■ PROBLEM TO SOLVE ■
Copy each of the records below word for word, reproducing every line unchanged.

■ SUPPLIED MATERIAL ■
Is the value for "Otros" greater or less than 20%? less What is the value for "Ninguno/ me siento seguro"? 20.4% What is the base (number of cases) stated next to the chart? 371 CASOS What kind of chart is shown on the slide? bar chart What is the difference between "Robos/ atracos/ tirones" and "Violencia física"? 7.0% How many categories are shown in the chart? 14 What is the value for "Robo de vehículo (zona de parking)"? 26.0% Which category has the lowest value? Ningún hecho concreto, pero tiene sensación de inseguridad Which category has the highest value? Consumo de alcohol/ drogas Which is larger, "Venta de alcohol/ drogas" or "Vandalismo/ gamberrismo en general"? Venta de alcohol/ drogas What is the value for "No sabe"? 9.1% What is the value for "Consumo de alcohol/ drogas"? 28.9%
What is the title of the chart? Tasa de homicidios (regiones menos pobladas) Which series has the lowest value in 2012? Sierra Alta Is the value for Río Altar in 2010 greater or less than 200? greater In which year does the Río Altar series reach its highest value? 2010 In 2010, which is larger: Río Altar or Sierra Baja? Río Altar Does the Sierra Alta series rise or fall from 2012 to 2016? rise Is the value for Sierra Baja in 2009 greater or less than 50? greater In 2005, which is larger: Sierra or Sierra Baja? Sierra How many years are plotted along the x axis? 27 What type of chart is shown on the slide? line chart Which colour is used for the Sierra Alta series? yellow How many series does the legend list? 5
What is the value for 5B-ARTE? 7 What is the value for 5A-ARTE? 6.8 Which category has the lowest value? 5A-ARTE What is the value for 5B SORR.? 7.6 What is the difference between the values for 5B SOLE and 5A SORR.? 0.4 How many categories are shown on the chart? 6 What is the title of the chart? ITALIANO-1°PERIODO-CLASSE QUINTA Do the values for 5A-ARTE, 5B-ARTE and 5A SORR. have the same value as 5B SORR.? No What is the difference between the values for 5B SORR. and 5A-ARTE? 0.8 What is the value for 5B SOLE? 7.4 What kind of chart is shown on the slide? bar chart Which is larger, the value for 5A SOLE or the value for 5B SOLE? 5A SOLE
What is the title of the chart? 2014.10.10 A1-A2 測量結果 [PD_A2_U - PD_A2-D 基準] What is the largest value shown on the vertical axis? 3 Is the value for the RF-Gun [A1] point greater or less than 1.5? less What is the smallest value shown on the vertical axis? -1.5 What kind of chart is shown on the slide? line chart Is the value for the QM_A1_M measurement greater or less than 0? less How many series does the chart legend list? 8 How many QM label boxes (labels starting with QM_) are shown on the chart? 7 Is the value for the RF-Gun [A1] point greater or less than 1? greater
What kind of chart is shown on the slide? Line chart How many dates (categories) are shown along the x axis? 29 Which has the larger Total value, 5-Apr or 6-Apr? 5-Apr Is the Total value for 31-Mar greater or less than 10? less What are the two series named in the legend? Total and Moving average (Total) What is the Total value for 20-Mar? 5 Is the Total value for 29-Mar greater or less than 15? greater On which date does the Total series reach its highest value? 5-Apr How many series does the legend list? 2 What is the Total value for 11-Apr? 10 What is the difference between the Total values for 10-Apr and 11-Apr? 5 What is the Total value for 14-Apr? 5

■ RESULT OF THIS TASK ■
Is the value for "Otros" greater or less than 20%? less What is the value for "Ninguno/ me siento seguro"? 20.4% What is the base (number of cases) stated next to the chart? 371 CASOS What kind of chart is shown on the slide? bar chart What is the difference between "Robos/ atracos/ tirones" and "Violencia física"? 7.0% How many categories are shown in the chart? 14 What is the value for "Robo de vehículo (zona de parking)"? 26.0% Which category has the lowest value? Ningún hecho concreto, pero tiene sensación de inseguridad Which category has the highest value? Consumo de alcohol/ drogas Which is larger, "Venta de alcohol/ drogas" or "Vandalismo/ gamberrismo en general"? Venta de alcohol/ drogas What is the value for "No sabe"? 9.1% What is the value for "Consumo de alcohol/ drogas"? 28.9%
What is the title of the chart? Tasa de homicidios (regiones menos pobladas) Which series has the lowest value in 2012? Sierra Alta Is the value for Río Altar in 2010 greater or less than 200? greater In which year does the Río Altar series reach its highest value? 2010 In 2010, which is larger: Río Altar or Sierra Baja? Río Altar Does the Sierra Alta series rise or fall from 2012 to 2016? rise Is the value for Sierra Baja in 2009 greater or less than 50? greater In 2005, which is larger: Sierra or Sierra Baja? Sierra How many years are plotted along the x axis? 27 What type of chart is shown on the slide? line chart Which colour is used for the Sierra Alta series? yellow How many series does the legend list? 5
What is the value for 5B-ARTE? 7 What is the value for 5A-ARTE? 6.8 Which category has the lowest value? 5A-ARTE What is the value for 5B SORR.? 7.6 What is the difference between the values for 5B SOLE and 5A SORR.? 0.4 How many categories are shown on the chart? 6 What is the title of the chart? ITALIANO-1°PERIODO-CLASSE QUINTA Do the values for 5A-ARTE, 5B-ARTE and 5A SORR. have the same value as 5B SORR.? No What is the difference between the values for 5B SORR. and 5A-ARTE? 0.8 What is the value for 5B SOLE? 7.4 What kind of chart is shown on the slide? bar chart Which is larger, the value for 5A SOLE or the value for 5B SOLE? 5A SOLE
What is the title of the chart? 2014.10.10 A1-A2 測量結果 [PD_A2_U - PD_A2-D 基準] What is the largest value shown on the vertical axis? 3 Is the value for the RF-Gun [A1] point greater or less than 1.5? less What is the smallest value shown on the vertical axis? -1.5 What kind of chart is shown on the slide? line chart Is the value for the QM_A1_M measurement greater or less than 0? less How many series does the chart legend list? 8 How many QM label boxes (labels starting with QM_) are shown on the chart? 7 Is the value for the RF-Gun [A1] point greater or less than 1? greater
What kind of chart is shown on the slide? Line chart How many dates (categories) are shown along the x axis? 29 Which has the larger Total value, 5-Apr or 6-Apr? 5-Apr Is the Total value for 31-Mar greater or less than 10? less What are the two series named in the legend? Total and Moving average (Total) What is the Total value for 20-Mar? 5 Is the Total value for 29-Mar greater or less than 15? greater On which date does the Total series reach its highest value? 5-Apr How many series does the legend list? 2 What is the Total value for 11-Apr? 10 What is the difference between the Total values for 10-Apr and 11-Apr? 5 What is the Total value for 14-Apr? 5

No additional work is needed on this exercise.